Vor einer Mathearbeit oder einem Vokabeltest schliefen bereits Generationen von Schülern mit dem Algebra-Buch oder dem Vokabelheft unter dem Kopfkissen, in der Hoffnung, dass dadurch im Schlaf das Wissen quasi von selbst seinen Weg in die grauen Zellen findet. Dass sie damit zumindest nicht komplett einem Aberglauben aufgesessen sind, haben nun Saarbrücker Neuropsychologen herausgefunden. Denn bereits ein kurzer Schlaf kann dabei helfen, zuvor Gelerntes deutlich besser im Gedächtnis zu behalten.

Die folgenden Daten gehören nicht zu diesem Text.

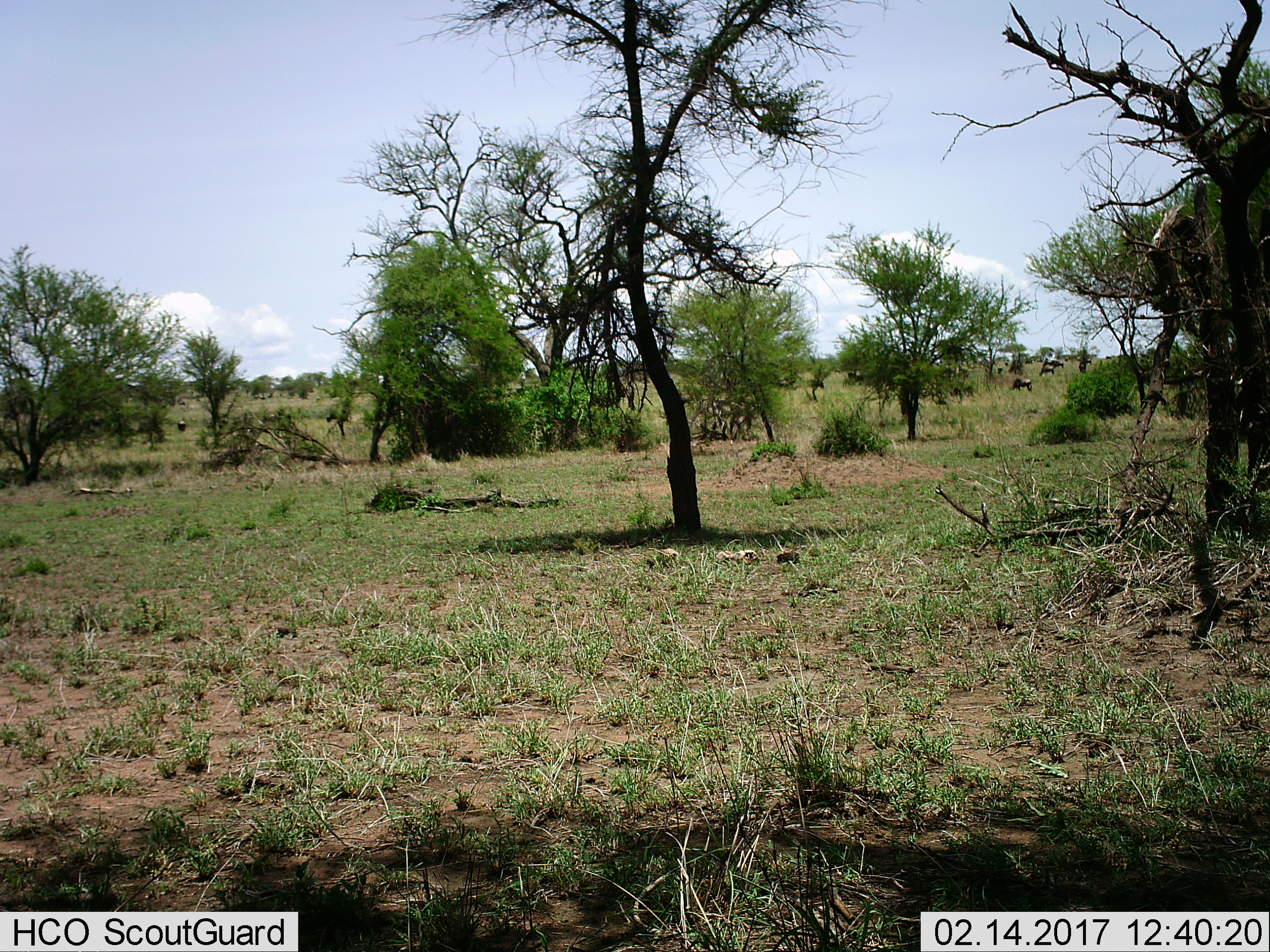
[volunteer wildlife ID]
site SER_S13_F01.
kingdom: Animalia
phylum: Chordata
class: Mammalia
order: Artiodactyla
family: Bovidae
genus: Connochaetes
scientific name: Connochaetes taurinus taurinus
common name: blue wildebeest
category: wildebeestblue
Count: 10.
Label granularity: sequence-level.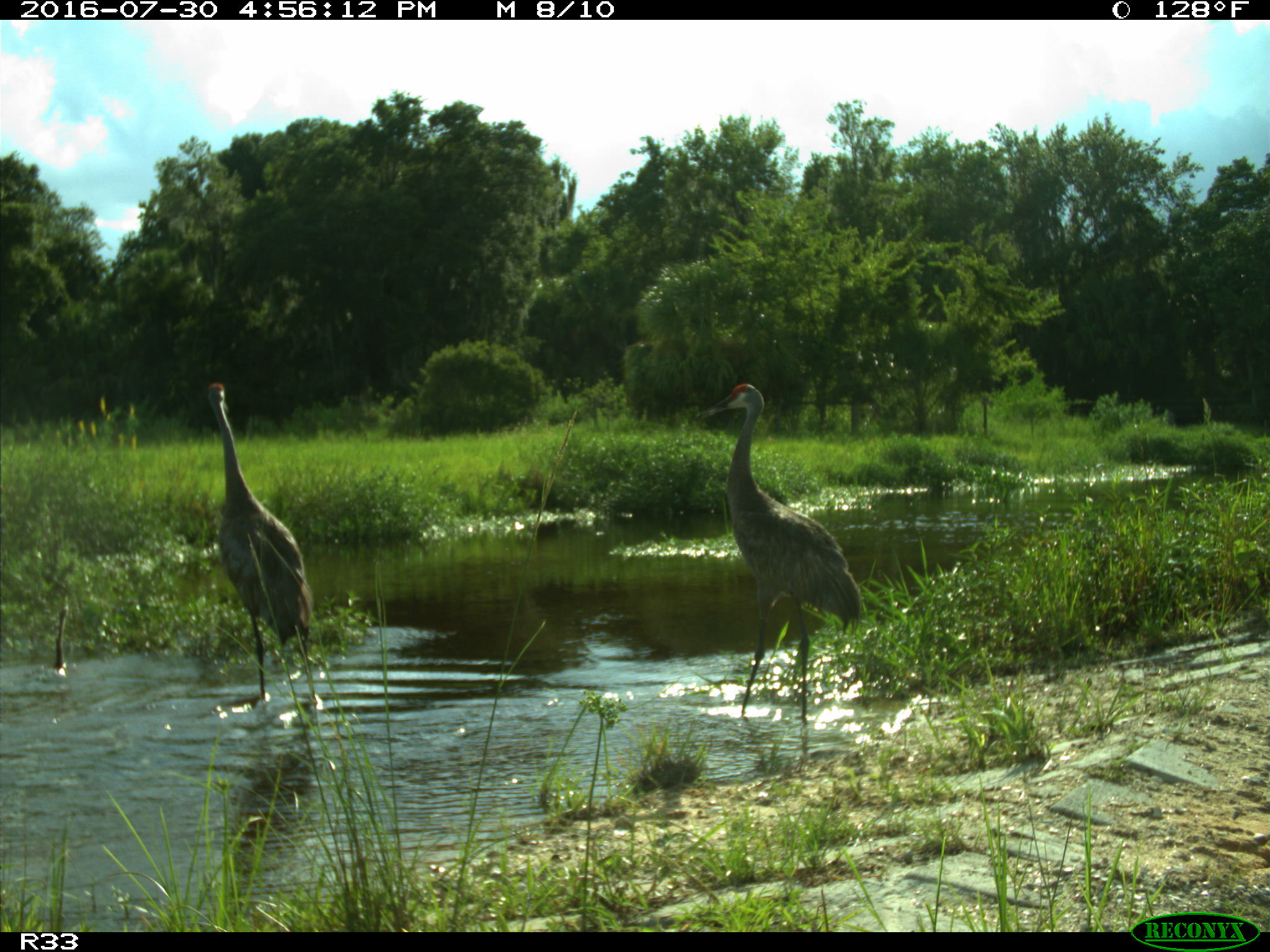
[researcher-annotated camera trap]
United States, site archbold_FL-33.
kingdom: Animalia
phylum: Chordata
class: Aves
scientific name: Aves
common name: birds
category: unidentified bird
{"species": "unidentified bird (birds) (Aves)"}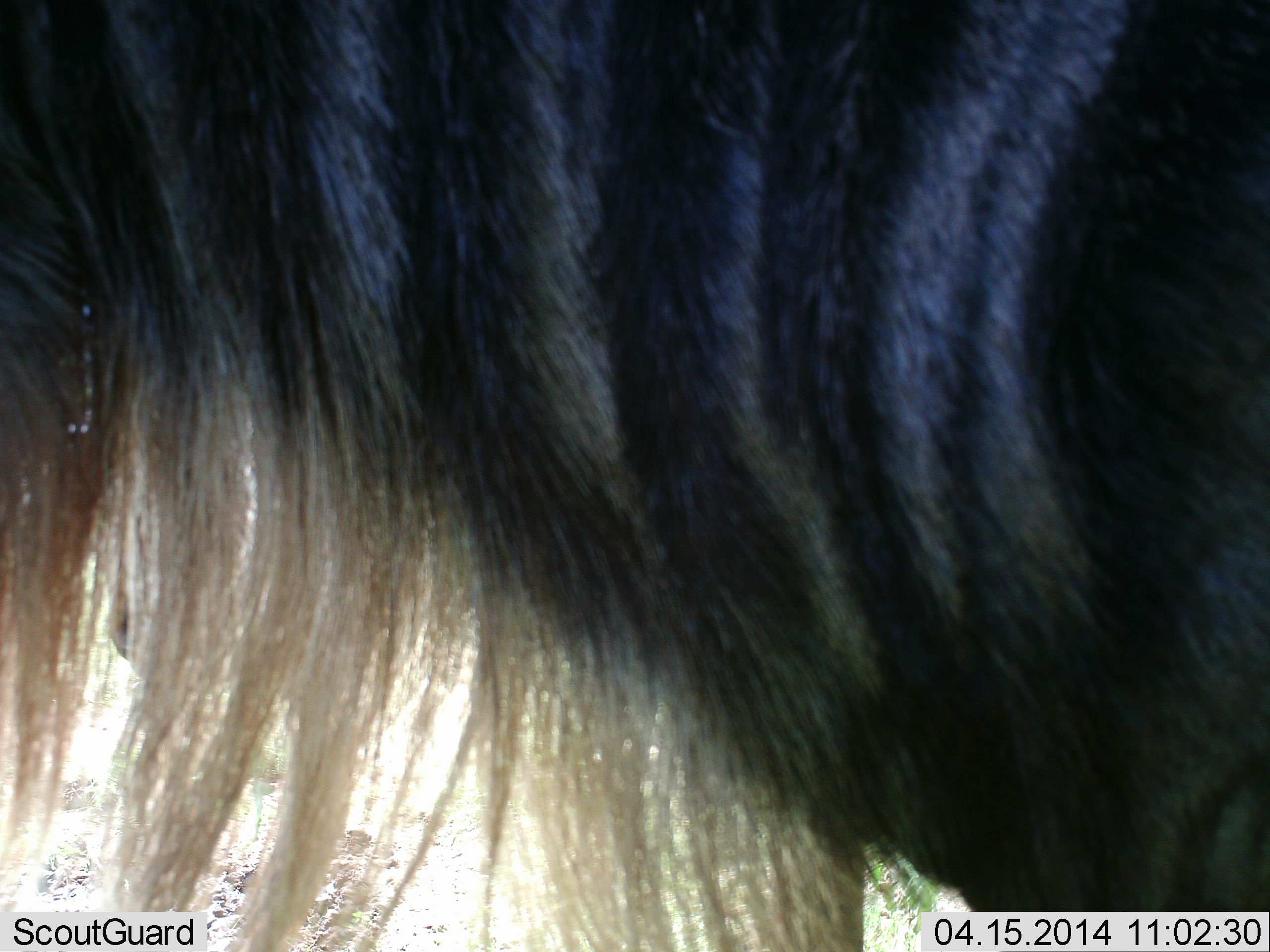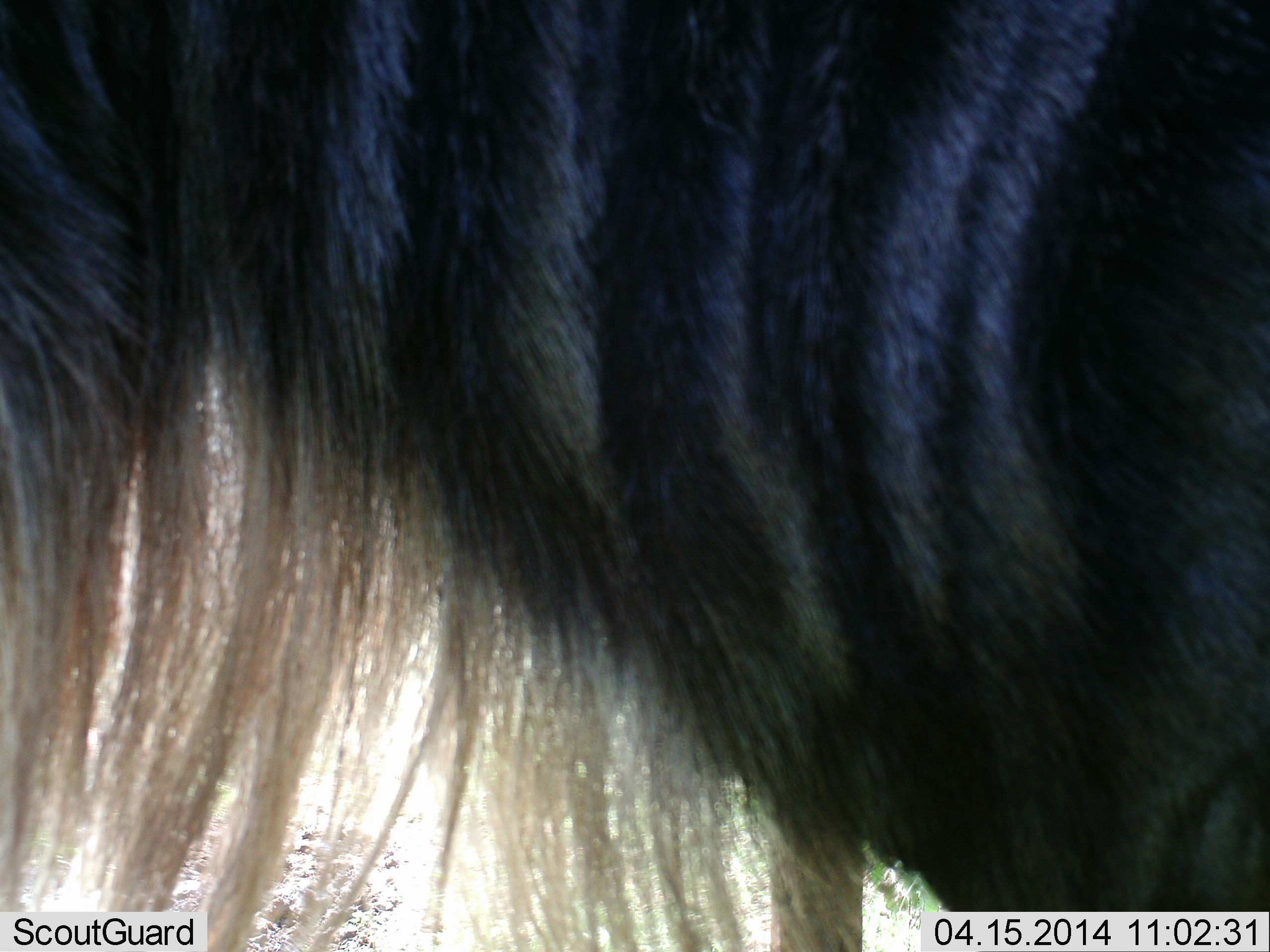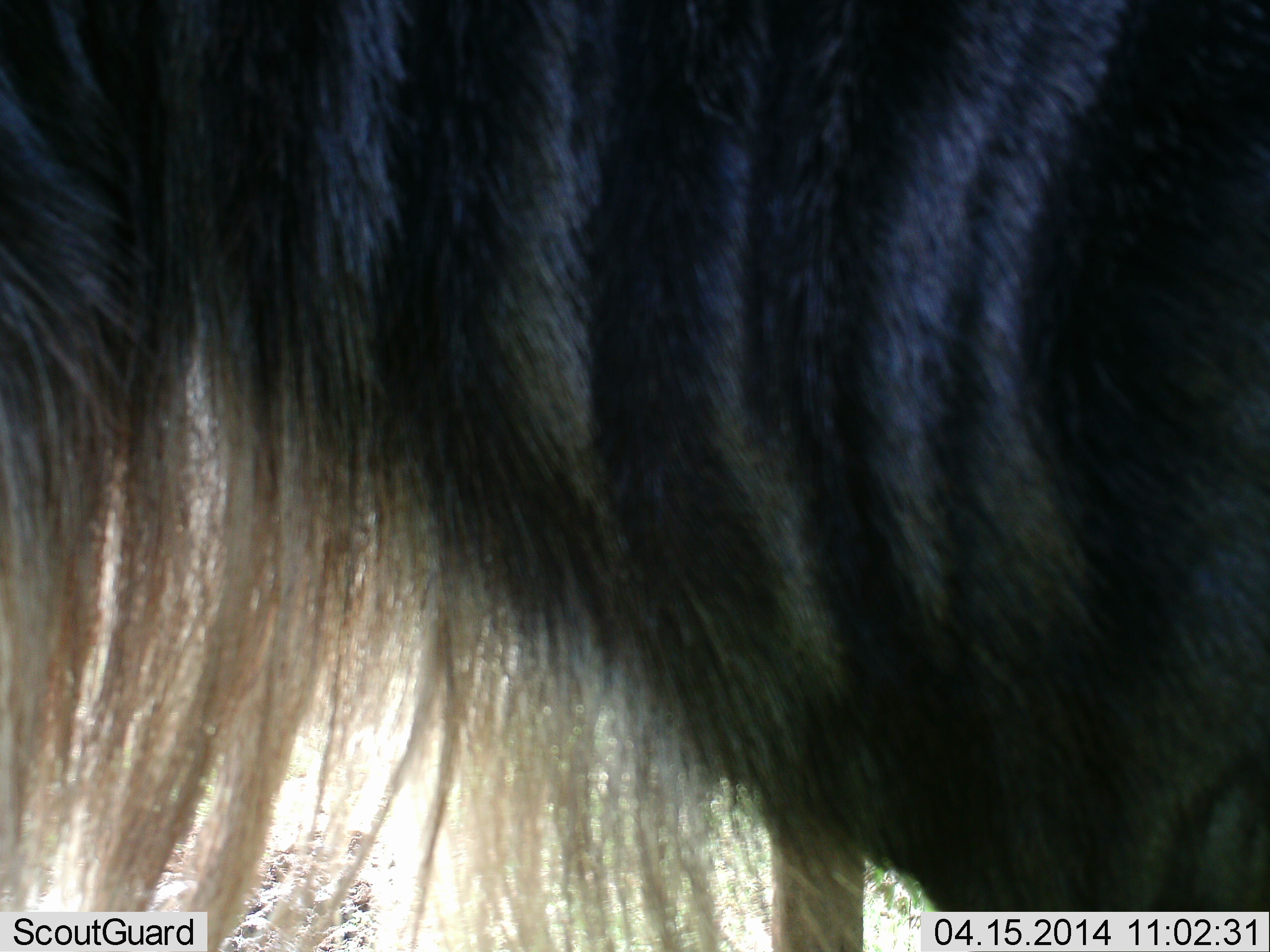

Die Neuropsychologin Sara Studte hat mit ihrem Doktorvater Axel Mecklinger und ihrer Kollegin Emma Bridger untersucht, wie sich ein Nickerchen, neudeutsch „Power Nap“, auf die Gedächtnisleistung auswirkt. Ihr Ergebnis ist eindeutig: „Bereits ein kurzer Schlaf von 45 bis 60 Minuten verbessert das Gedächtnis um den Faktor fünf“, erklärt Axel Mecklinger. Präziser gesagt, verbessert sich nicht die Gedächtnisleistung, sondern sie verschlechtert sich im Vergleich nicht. „Die Kontrollgruppe, die DVDs geschaut hat, während die andere Gruppe geschlafen hat, konnte sich anschließend deutlich schlechter an die zuvor gelernten Wortpaare erinnern als die Schlafgruppe. Diese wiederum zeigte nach dem Power Nap genauso gute Erinnerungsleistungen wie vor dem Schlaf, also gleich nachdem die Begriffe gelernt wurden“, macht der Professor für Neuropsychologie klar.
Die Forscher hatten dabei vor allem den Hippocampus im Visier. In dieser Hirnregion werden Erinnerungen „konsolidiert“, also zuvor Erlerntes ins Langzeitgedächtnis überführt und so zu Erinnerungen gemacht. „Wir haben dazu die so genannten Schlafspindeln untersucht, die eine wichtige Rolle bei der Konsolidierung von Erinnerungen während des Schlafens spielen“, erklärt Sara Studte. Darunter versteht man kurze, aber schnelle Schwingungen (Oszillationen) im Elektroenzephalogramm (EEG). „Wir vermuten, dass genau in diesen Phasen bestimmte Gedächtnisinhalte, insbesondere solche die zuvor ‚getagged‘, also markiert wurden, bevorzugt konsolidiert werden“, so Axel Mecklinger. Das bedeutet, dass neu erlernte Dinge im Gedächtnis mit einem Etikett versehen werden, durch das man sie später leichter wieder findet. Kurz: Man erinnert sich an etwas. Und zwar umso besser, je mehr Schlafspindeln zuvor im EEG aufgetreten sind.
Um auszuschließen, dass sich die Probanden ausschließlich auf Grund von Vertrautheitsgefühlen an die gelernten Dinge erinnern, haben die Forscher einen Trick angewendet: Die Teilnehmer mussten nicht nur 90 einzelne Wörter lernen, sondern auch 120 Wortpaare, und zwar solche, die keinen Sinn ergeben. „Ein solches Wortpaar ist zum Beispiel ‚Milch-Taxi‘. Ein Vertrautheitsgefühl nützt in dem Fall also gar nichts, wenn sich die Probanden an die Wörter erinnern sollten, denn es ergibt keinen Sinn, sie haben die Wortkombination zuvor noch nie gehört. Sie müssen also auf das spezifische Gedächtnis für die jeweilige Episode im Hippocampus zurückgreifen“, erklärt Axel Mecklinger die Methode.
Ein Fazit, das die Forscher aus der Studie ziehen können, ist eindeutig: „Schon ein kurzer Mittagsschlaf im Büro oder ein Nickerchen in der Schule verbessern den Lernerfolg signifikant. Daher sollte überall dort, wo man lernt, ernsthaft über die positive Wirkung des Schlafs nachgedacht werden“, sagt Axel Mecklinger. Das funktioniert auch, ohne dass man sich sperrige Bücher unters Kopfkissen legt. Konzentriertes Lernen und ein kurzer, erholsamer Schlaf reichen bereits völlig aus.
Die Studie (DOI: 10.1016/j.nlm.2015.02.012) ist im Rahmen des von der DFG geförderten Internationalen Graduiertenkollegs „1457: Adaptive Minds. Neural and Environmental Constraints on Learning and Memory” (Saarbrücken, Peking) entstanden.